The market worked, in that case. And, in fact, there’s enormous evidence that it usually does.

Interesting post. Please forgive my preaching to the choir, but some readers may not have read Thomas Malone’s book “The Future of Work”. It has a great chapter about using the power of internal predictive markets and similar mechanisms in a management context. It’s exciting and not completely suprising to hear that Google has taken to the idea.

Predictive markets seem bound to pop up increasingly in the near future. I’d be really curious how Google’s managers would evaluate the transactions costs of participants who engage in their “free” predictive markets.

Arthur Kathan

Regarding internal predictive markets, I cannot help but wonder if the wisdom of the bettors is simply an opportunity to express an opinion to management without having to tell management what it wants to hear.

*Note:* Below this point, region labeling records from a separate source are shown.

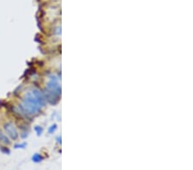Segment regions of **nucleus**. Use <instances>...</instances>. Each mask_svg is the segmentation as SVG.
Returning <instances> with one entry per match:
<instances>
[{
  "label": "nucleus",
  "instance_id": "obj_1",
  "mask_svg": "<svg viewBox=\"0 0 193 170\" xmlns=\"http://www.w3.org/2000/svg\"><path fill=\"white\" fill-rule=\"evenodd\" d=\"M44 100L41 94L38 90H32L26 95V97L22 100L21 107L26 114H34L39 111L40 107L43 105Z\"/></svg>",
  "mask_w": 193,
  "mask_h": 170
},
{
  "label": "nucleus",
  "instance_id": "obj_2",
  "mask_svg": "<svg viewBox=\"0 0 193 170\" xmlns=\"http://www.w3.org/2000/svg\"><path fill=\"white\" fill-rule=\"evenodd\" d=\"M4 130L7 132V134L9 135L12 139H17V138L18 133L17 132V129L15 128V126L12 125L11 123L5 124L4 125Z\"/></svg>",
  "mask_w": 193,
  "mask_h": 170
},
{
  "label": "nucleus",
  "instance_id": "obj_3",
  "mask_svg": "<svg viewBox=\"0 0 193 170\" xmlns=\"http://www.w3.org/2000/svg\"><path fill=\"white\" fill-rule=\"evenodd\" d=\"M0 142L2 143H4V144H9V143L8 137L4 134L1 131H0Z\"/></svg>",
  "mask_w": 193,
  "mask_h": 170
},
{
  "label": "nucleus",
  "instance_id": "obj_4",
  "mask_svg": "<svg viewBox=\"0 0 193 170\" xmlns=\"http://www.w3.org/2000/svg\"><path fill=\"white\" fill-rule=\"evenodd\" d=\"M32 159H33V161H35V162H39V161H40L42 160V157H41L39 154H35V156L32 157Z\"/></svg>",
  "mask_w": 193,
  "mask_h": 170
},
{
  "label": "nucleus",
  "instance_id": "obj_5",
  "mask_svg": "<svg viewBox=\"0 0 193 170\" xmlns=\"http://www.w3.org/2000/svg\"><path fill=\"white\" fill-rule=\"evenodd\" d=\"M2 150H3L4 152H5V153H9V150H8V149H5V148H4V149H2Z\"/></svg>",
  "mask_w": 193,
  "mask_h": 170
}]
</instances>
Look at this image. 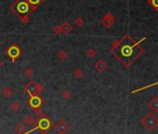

If one’s job is not on the line, then those closest to a project (and presumably more numerous than mgmt.) can express their best (not most optimistic, not deadline dependent) guess.

Arthur, that should be a big part of the appeal for management. “Players” send management objective anonymous signals, instead of subjective “signed” signals.

The technology and the theory has moved forward a lot since I first wrote this post, though I see little evidence companies are picking up on it. That’ll change, though.